October is Residents’ Rights Month! This observance was created by the National Consumer Voice for Quality Long-Term Care, in order for care center residents and their families to be able to make informed decisions about their lives, and access high quality care.
It doesn’t matter where a senior lives – he or she has the right to make personal decisions about healthcare and how he or she wants to live. Senior communities help with ensuring seniors know their rights and can make changes as necessary. For example, most care communities provide residents with a service plan. This outlines the services, timing and frequency of those services, who is providing these options and how care is delivered while residing in the community.
Too many people think that once a senior is in a care community, he or she loses independence and personal rights. The truth is, the community staff do not have control over residents’ lives. Instead, they foster autonomy and wish to assist seniors in any way possible.
What if the senior cannot make important decisions?
While seniors have rights when living in a health care community, those rights may be waived if they are not in the right mental state to make important decisions. The staff does not take on this responsibility. Instead, health care choices, end-of-life plans and estate planning are all done by a person the senior has deemed with power of attorney. If seniors have not taken this important step, their loved ones may need to establish guardianship or speak with the senior’s lawyer to gain legal control to assist the senior. Many states have individual bills of rights pertaining to seniors to ensure they can maintain independence as long as possible and then explaining what happens once a senior can no longer manage his or her own affairs.

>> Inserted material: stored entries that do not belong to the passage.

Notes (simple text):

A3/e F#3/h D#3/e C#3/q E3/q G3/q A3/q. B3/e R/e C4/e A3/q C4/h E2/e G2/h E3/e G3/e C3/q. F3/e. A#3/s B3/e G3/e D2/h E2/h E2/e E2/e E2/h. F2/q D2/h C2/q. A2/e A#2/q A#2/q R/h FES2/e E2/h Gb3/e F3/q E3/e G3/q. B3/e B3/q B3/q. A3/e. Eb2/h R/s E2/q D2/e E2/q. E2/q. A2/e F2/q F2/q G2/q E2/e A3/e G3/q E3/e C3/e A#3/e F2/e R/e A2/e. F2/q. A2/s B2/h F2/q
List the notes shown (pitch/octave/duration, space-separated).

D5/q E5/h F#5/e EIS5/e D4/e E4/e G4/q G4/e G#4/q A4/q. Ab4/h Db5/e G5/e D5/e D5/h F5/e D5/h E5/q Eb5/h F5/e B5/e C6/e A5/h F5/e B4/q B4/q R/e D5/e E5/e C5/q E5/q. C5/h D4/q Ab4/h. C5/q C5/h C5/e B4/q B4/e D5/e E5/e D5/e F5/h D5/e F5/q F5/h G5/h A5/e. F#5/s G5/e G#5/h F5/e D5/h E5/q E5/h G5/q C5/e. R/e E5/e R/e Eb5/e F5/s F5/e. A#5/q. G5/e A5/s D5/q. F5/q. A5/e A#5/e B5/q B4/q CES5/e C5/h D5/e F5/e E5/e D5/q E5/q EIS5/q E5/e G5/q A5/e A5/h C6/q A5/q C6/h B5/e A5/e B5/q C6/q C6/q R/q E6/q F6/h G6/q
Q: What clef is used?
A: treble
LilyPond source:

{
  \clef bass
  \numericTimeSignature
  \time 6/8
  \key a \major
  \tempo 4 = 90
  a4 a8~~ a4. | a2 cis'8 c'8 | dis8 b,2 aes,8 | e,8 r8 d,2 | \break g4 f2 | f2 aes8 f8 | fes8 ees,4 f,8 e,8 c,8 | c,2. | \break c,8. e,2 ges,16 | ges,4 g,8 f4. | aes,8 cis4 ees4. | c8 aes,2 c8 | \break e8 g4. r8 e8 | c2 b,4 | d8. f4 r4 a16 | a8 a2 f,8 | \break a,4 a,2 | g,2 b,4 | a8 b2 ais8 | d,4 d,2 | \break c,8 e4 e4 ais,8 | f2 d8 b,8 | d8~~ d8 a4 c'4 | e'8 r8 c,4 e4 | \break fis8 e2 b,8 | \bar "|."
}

What to know about a senior resident’s basic rights:
When a senior moves into an assisted living, skilled nursing or independent living community, he or she (and/or the person’s designated representative) receives a copy of the resident’s rights. This list should outline very important aspects the senior and/or caregiver should know about residing in the community. Some examples of such rights include:
- To receive medical care and personal assistance that is administered with respect and attention to the resident’s privacy and personal needs
- To receive information about service costs
- To participate in his or her own care plan and make changes as necessary
- To feel safe and make decisions with all the information at hand
- To access any personal records within a set time frame as legally designated for medical and financial purposes
Each senior community has its own rights, but they should all promote the autonomy and well-being of all residents.